Other processes have been developed that use a heavy (C4-C10 typically) hydrocarbon absorbent stream to reflux the distillation column. Examples of processes of this type are U.S. Pat. Nos. 4,318,723; 5,546,764; 7,273,542; and 7,714,180. While such processes generally operate at temperatures warm enough to avoid concerns about “blue ice”, the absorbent stream is typically produced from the distillation column bottoms stream, with the result that any aromatic hydrocarbons present in the feed gas will concentrate in the distillation column. Aromatic hydrocarbons such as benzene can freeze solid at normal processing temperatures, causing frequent disruptions in the processing plant.
In accordance with the present invention, it has been found that ethane recovery in excess of 88% can be obtained without requiring any temperatures to be lower than −112° F. [−80° C.]. The present invention is particularly advantageous when processing feed gases containing more than 10 mole % of components more volatile than methane.

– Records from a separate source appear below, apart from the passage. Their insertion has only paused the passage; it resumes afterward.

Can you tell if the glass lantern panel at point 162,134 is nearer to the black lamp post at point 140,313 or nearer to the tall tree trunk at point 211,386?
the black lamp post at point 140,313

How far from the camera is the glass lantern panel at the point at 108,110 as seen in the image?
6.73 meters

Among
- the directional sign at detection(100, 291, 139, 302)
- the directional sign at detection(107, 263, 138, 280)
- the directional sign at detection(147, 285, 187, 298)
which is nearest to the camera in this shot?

In the following explanation of the above figures, tables are provided summarizing flow rates calculated for representative process conditions. In the tables appearing herein, the values for flow rates (in moles per hour) have been rounded to the nearest whole number for convenience. The total stream rates shown in the tables include all non-hydrocarbon components and hence are generally larger than the sum of the stream flow rates for the hydrocarbon components. Temperatures indicated are approximate values rounded to the nearest degree. It should also be noted that the process design calculations performed for the purpose of comparing the processes depicted in the figures are based on the assumption of no heat leak from (or to) the surroundings to (or from) the process. The quality of commercially available insulating materials makes this a very reasonable assumption and one that is typically made by those skilled in the art.

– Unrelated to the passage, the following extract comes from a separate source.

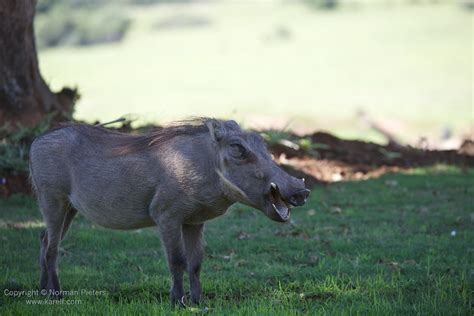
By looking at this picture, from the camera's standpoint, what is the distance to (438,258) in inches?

For convenience, process parameters are reported in both the traditional British units and in the units of the Système International d'Unitès (SI). The molar flow rates given in the tables may be interpreted as either pound moles per hour or kilogram moles per hour. The energy consumptions reported as horsepower (HP) and/or thousand British Thermal Units per hour (MBTU/Hr) correspond to the stated molar flow rates in pound moles per hour. The energy consumptions reported as kilowatts (kW) correspond to the stated molar flow rates in kilogram moles per hour.